Reality TV, Holiday Inn Express.
Three things leap to mind:
- The housing market is collapsing and there were over 200,000 foreclosures last month. And this is Mallard's real-estate tip?
- I'm not sure Mallard understands the concept of flipping a house.
- Mallard watches too much TV. Way too much TV.
14 comments:
At least Mallard isn't sitting on his beanbag blob couch, looking depressed and beat down by life again.
Well, if nothing else thank God Tinny's restricting today's stupidity to the inconsequential world of "reality" TV. Tomorrow is another day.
Another pointless waste, another non-joke that's more lettering than artwork, another reason to titter when Tinsley cries about the government taking the money he's "earned" or snivels about other people not doing their job.
I have no idea what this cartoon means and I am glad.
I guess Tinsley can't tell the difference between a reality program and a commercial.
PREDICTION TIME [ta-dah!]:
Given this morning's news I am hereby taking bets that in approximately 10 days we will be treated to series of "Swedish Evil Sun" strips.
(And, yes, I realize that --unlike the other Nobel prizes-- the Peace Prize is actually awarded in Norway, but I'm taking side bets that BT gets that wrong, as well.)
Finally, I suggest we award BT special bonus points if he manages to work in an I-Invented-Global-Warming "joke".
Totally don't get it.
And yeah, nlc, "the Nobel committee is a bunch of raving atheistic Euro-Commies" is surely grinding its way toward us.
So Tinshley woke up on the couch, snorted, and with pounding head noticed the TV was on HGTV, just cutting from Flip This House* to a Holiday Inn commercial. He scribbled a duck and -- I think it's a human -- on a cocktail napkin, scribbled the first words that came to mind, found a glass of bourbon with only three cigarette butts floating in it, polished it off, and passed out again.
Another day in the exciting life of the right-wing political cartoonist.
*: I'm married, so I have to watch this stuff sometimes. Oh, and these shows are ALWAYS ON.
I predict that a member of the Nobel Committee will be drawn speaking with his eyes closed.
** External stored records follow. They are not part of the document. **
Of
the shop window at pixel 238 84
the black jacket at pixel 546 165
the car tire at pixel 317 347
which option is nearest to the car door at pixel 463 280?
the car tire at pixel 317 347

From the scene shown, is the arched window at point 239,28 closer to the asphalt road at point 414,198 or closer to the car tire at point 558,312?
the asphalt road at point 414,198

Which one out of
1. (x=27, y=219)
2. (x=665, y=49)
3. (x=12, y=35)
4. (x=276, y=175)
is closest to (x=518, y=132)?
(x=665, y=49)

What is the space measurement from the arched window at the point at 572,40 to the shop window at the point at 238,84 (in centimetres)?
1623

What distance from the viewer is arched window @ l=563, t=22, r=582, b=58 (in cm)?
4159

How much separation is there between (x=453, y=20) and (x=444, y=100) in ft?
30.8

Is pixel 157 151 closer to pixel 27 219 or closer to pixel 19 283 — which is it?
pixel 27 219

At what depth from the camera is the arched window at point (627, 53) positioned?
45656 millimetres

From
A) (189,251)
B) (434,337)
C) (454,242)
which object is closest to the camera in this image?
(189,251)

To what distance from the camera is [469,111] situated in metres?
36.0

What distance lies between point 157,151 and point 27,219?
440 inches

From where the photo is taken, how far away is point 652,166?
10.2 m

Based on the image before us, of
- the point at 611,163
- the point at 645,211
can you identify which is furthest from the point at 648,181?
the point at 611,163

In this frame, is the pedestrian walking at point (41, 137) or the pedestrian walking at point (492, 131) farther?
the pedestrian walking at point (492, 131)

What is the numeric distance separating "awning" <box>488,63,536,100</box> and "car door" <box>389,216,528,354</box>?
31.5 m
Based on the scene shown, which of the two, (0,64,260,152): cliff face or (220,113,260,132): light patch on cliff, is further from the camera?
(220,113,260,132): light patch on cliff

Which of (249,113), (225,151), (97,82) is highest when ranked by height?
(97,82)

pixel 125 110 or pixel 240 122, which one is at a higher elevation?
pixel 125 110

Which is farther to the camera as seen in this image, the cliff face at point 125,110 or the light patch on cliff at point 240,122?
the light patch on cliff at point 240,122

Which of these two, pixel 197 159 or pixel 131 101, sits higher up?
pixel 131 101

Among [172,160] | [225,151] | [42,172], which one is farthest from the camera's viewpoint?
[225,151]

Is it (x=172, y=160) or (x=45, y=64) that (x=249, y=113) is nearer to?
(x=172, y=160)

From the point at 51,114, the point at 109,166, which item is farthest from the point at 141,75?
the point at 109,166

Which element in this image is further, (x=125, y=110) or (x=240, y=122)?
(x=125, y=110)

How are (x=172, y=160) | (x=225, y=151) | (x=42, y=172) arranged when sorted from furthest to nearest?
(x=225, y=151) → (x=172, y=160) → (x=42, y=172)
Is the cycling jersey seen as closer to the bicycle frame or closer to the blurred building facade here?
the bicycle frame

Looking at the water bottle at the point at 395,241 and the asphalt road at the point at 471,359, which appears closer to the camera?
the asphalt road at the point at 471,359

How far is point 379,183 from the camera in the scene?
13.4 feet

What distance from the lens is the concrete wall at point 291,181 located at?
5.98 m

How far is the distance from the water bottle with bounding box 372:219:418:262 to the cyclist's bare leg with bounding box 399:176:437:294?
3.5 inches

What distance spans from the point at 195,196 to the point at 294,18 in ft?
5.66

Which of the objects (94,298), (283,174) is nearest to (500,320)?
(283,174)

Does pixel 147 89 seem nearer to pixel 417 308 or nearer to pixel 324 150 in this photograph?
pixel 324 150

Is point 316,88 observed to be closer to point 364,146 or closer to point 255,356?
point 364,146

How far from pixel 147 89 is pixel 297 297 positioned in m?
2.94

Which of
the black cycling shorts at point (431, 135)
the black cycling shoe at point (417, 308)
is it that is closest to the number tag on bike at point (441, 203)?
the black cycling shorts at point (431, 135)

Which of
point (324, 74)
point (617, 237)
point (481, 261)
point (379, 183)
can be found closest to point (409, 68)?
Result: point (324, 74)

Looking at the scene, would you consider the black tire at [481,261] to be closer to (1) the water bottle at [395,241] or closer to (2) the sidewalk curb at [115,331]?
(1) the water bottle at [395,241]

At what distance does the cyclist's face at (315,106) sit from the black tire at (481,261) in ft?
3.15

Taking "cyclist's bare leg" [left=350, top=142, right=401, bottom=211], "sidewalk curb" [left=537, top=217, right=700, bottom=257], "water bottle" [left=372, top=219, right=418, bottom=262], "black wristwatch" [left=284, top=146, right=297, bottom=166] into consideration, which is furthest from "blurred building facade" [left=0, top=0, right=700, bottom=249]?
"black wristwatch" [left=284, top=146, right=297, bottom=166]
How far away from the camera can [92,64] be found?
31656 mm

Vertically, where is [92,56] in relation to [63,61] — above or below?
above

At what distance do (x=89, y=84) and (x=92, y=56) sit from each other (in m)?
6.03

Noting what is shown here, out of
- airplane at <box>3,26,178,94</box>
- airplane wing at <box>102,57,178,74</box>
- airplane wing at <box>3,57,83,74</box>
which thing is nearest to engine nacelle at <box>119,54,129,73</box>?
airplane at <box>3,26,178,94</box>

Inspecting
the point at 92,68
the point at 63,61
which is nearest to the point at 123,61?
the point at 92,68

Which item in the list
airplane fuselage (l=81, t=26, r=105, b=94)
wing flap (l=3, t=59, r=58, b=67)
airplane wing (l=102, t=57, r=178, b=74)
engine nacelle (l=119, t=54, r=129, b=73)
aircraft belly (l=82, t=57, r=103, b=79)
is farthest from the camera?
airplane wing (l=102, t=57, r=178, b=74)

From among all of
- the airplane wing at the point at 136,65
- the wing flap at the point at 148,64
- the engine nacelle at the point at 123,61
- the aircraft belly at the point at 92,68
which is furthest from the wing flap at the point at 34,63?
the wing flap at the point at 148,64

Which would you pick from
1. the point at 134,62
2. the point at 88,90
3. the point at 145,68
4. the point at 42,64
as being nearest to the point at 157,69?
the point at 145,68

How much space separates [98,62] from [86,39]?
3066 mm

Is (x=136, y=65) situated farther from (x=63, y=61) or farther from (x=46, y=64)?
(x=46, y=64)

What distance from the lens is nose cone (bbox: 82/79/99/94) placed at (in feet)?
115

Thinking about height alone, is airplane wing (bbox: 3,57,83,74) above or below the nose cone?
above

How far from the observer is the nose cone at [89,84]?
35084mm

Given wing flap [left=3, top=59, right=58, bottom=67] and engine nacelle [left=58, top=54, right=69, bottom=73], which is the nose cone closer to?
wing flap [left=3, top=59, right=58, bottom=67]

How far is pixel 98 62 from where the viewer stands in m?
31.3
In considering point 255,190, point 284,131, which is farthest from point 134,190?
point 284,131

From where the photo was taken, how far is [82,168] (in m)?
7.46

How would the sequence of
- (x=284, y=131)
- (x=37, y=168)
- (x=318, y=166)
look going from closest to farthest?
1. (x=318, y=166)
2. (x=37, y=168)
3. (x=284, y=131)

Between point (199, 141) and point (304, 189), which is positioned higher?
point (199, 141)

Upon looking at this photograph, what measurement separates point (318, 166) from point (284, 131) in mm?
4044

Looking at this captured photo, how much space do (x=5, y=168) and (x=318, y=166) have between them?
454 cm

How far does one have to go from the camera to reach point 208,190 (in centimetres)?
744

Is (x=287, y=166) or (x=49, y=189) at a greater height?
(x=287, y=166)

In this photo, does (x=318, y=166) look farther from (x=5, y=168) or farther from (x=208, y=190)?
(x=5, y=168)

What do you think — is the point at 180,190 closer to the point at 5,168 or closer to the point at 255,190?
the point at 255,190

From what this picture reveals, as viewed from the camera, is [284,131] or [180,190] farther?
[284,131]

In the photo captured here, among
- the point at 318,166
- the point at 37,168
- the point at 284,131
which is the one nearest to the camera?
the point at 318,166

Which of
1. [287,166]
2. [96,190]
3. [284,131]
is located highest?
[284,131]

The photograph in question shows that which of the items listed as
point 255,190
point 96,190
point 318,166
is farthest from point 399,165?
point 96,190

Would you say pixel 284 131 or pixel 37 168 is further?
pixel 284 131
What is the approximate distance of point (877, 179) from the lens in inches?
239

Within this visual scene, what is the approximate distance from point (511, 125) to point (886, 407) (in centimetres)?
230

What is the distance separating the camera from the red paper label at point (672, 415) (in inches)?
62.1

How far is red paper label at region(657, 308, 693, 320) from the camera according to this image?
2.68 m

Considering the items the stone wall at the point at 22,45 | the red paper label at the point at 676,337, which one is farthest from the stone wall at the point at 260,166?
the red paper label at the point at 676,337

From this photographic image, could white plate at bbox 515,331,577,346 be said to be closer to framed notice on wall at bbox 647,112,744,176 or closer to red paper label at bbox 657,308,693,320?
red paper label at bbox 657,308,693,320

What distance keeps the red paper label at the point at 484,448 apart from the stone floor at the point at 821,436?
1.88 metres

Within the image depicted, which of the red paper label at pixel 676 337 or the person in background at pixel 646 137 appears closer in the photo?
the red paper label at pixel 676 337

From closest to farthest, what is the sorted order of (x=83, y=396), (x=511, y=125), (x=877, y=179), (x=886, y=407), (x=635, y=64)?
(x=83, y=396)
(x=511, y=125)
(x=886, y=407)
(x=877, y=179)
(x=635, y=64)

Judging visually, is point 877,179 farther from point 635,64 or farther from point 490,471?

Funny, though, how Gore would be considered an absolute hero in any other country or political climate (not just for global warming, but people forget that he also saved ARPA from the chopping block, which led to the internet). Instead, there are people rushing to discredit him and his award. Including Mallard Fillmore, in 2 weeks.
2 weeks? You have too much faith in the man/duck.
Halloween, maybe.
I'm familiar with the show "Flip This House," but this strip makes no sense whatsoever. Could someone explain it to me?
cedar, I think the joke is that the "Flip This House" contestants are total amateurs and mess up the houses they're "flipping". So when you see a house that's been "flipped" on the show, you can assume that it's shoddily put together. I've never seen the show, so I don't know how accurate that is.
Also, mentioning edgy pop culture references like Holiday Inn Express commercials demonstrates how cool Tinsley is!
this guy watches too much TV.. and i don't think i'll be taking Real Estate tips from this idiot. oh, it was meant to be a joke? hmm uhh *pats the duck on the head* keep trying little fella
There's also news about the Federal deficit reaching its lowest point in five years (still preposterously high and a long way from the Clinton surplus), and naturally the remaining Bushies are crowing that it's due to Teh Magic Of Tax Cuts That Generate Revenue!--this is a favorite fantasy of Tinny's, so Evil Sun might have some competition in two weeks' time.
Less certain is Tinny joining the neocon-psycho assault on the family of Graeme Frost for letting the 12-year-old son publicly express an opinion that isn't approved by the hardcore right.
http://tbogg.blogspot.com/2007/10/blog-post.html
Maybe be the joke would have been funny if he mentioned the "To Catch a Predator" house.
Wait, this is Tinsley. No it wouldn't.